Giardino: questi rotoli di carta igienica considerati essenziali in primavera per evitare di vedere le tue piantine distrutte in una notte

Rotoli di carta igienica nell'orto: un'abitudine che sta conquistando sempre più giardinieri

Trovare dei rotoli di carta igienica piantati in mezzo alle insalate e ai pomodori può lasciare di stucco al primo sguardo. Eppure questa scena insolita si fa sempre più comune negli orti domestici in questa stagione primaverile. Con le gelate tardive e le lumache sempre pronte ad attaccare i germogli più teneri, gli esperti invitano a non buttare più questi tubicini di cartone. In molti, senza rendersene conto, rinunciano a una protezione considerata indispensabile per le proprie piantine.

Nel marzo 2026, un articolo britannico ha diffuso i consigli dell'esperto di giardinaggio Ish, molto seguito su TikTok, che raccomanda di conservare sempre i rotoli di carta igienica per usarli in giardino. Su Instagram, la giardiniera Gena Murray, conosciuta come GigisGardenTips, li impiega direttamente nell'orto. I loro video hanno accumulato milioni di visualizzazioni, incuriosendo anche i giardinieri alle prime armi. Come mai questo semplice tubo del bagno si è trasformato in un alleato prezioso della primavera?

Perché il rotolo di carta igienica è diventato indispensabile per le piantine primaverili

In primavera, le giovani piante di pomodori, lattughe, piselli e fiori sono vulnerabili tanto al freddo quanto ai parassiti. Una sola notte a zero gradi può bruciare le foglie più delicate, mentre le lumache sono capaci di radere al suolo un'intera fila di piantine nel giro di poche ore. Invece di investire in campane o tunnel costosi, molti giardinieri puntano sul rotolo di carta igienica per creare una barriera protettiva attorno a ogni singola pianta.

Per l'esperta di giardinaggio Chrissie Handley, tutto si basa sulle proprietà del cartone: «essendo fatti di cartone, si degradano nel terreno nel tempo e offrono ai semi stabilità e protezione mentre iniziano a germogliare». Il tubo lascia filtrare l'acqua, blocca il vento al livello del suolo e attenua le variazioni di temperatura. Attorno al colletto della pianta, genera un piccolo microclima più uniforme e favorevole alla crescita.
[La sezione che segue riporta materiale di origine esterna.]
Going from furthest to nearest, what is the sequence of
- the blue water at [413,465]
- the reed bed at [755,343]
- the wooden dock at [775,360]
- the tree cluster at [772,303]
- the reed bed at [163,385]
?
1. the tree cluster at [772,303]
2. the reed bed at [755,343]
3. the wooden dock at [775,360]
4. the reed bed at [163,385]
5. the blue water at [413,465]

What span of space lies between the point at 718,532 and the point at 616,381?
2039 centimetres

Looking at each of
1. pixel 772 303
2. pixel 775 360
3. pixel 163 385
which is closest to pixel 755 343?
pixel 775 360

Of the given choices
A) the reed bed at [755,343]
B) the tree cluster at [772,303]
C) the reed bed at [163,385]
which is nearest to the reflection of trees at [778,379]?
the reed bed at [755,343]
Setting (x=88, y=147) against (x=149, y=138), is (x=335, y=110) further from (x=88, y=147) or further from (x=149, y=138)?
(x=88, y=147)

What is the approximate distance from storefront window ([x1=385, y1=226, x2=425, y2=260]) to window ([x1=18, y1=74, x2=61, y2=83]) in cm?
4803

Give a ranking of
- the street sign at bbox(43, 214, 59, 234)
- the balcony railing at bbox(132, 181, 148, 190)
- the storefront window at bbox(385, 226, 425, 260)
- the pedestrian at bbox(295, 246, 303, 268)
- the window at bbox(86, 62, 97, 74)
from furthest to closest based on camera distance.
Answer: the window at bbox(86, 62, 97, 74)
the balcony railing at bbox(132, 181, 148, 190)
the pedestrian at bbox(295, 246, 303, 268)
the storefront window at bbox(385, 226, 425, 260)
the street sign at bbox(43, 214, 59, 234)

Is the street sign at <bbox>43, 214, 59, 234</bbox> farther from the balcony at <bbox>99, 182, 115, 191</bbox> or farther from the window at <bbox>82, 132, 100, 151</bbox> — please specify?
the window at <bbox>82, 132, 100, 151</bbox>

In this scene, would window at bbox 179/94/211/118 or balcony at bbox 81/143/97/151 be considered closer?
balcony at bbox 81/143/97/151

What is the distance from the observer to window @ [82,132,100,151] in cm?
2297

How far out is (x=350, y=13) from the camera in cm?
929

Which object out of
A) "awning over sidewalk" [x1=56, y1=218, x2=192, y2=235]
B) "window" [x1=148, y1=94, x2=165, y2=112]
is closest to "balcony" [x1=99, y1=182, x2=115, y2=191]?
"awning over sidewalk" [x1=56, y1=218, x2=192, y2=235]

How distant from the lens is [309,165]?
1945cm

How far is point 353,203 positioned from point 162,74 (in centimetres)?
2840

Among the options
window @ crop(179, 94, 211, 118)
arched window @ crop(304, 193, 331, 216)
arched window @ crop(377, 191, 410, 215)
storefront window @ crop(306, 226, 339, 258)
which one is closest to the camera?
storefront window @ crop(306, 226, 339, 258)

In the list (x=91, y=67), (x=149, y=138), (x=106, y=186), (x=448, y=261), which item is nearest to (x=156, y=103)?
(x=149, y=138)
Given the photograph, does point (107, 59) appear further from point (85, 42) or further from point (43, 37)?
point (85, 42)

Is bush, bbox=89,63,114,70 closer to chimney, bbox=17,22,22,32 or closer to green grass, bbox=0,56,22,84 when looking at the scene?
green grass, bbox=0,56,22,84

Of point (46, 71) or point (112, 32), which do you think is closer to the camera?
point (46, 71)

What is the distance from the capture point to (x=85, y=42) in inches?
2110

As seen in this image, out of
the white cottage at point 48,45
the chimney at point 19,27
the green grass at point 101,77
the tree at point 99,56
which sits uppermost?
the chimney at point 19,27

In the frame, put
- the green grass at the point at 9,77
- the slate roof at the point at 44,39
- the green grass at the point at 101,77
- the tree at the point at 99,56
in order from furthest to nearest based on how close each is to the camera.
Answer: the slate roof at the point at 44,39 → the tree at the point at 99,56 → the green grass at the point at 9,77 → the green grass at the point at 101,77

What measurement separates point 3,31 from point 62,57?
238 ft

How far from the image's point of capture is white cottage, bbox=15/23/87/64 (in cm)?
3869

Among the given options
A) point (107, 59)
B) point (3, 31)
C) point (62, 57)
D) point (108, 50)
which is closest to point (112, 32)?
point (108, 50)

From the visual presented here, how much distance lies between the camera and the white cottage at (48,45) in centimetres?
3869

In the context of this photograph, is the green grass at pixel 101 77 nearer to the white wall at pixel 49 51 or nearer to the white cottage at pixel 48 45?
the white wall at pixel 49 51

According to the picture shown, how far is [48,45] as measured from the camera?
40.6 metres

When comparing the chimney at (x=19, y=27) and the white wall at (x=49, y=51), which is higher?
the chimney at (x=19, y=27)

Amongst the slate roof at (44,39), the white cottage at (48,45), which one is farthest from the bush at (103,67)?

Come usare i rotoli di carta igienica all'aperto per proteggere le giovani piante

In pratica, basta infilare un rotolo attorno al fusto dopo il trapianto e spingerlo nel terreno di 2-3 centimetri per stabilizzarlo senza schiacciare le foglie. Questo collare rallenta l'avanzata delle lumache e isola il colletto della pianta nelle notti più fresche. Quando è prevista una gelata, si può aggiungere un anello di paglia tutto intorno e, in caso di brusco calo termico, completare la protezione con un velo da pacciamatura steso la sera.

Lo stesso rotolo si presta a molti altri usi in giardino. Chi ha adottato questo metodo lo utilizza attorno alle piantine coltivate direttamente in terra, ma anche come mini-vaso o come barriera contro le erbe infestanti. In sostanza, una scorta di rotoli recuperati dal bagno consente di moltiplicare gratuitamente le protezioni per le piante più fragili all'inizio della stagione.

Rotoli di carta igienica: vasetti biodegradabili e compost per un orto più sano e produttivo

Ancora prima di mettere le piante a dimora, questi tubicini si trasformano in vasetti per semina completamente biodegradabili. L'esperto Ish spiega: «La prima cosa che potete fare con i vostri tubi di cartone è ricavarne dei piccoli vasi per i semenzali, e funzionano in modo assolutamente straordinario, perché sono in cartone sottile e si decompongono naturalmente nel giro dei mesi successivi». Si ripiega il fondo, si riempie di terriccio e si lascia crescere la piantina per tre o quattro settimane, per poi interrare il rotolo intero senza disturbare le radici.

Una volta utilizzati, i rotoli esauriti finiscono direttamente nel compostatore. Ish consiglia: «Sovrapponeteli a strati con materia organica: i lombrichi li adorano. Si decompongono e vi regalano un ottimo compost». Tagliati a pezzetti, questi tubi forniscono la materia bruna necessaria per nutrire il terreno e migliorare i raccolti dell'anno successivo.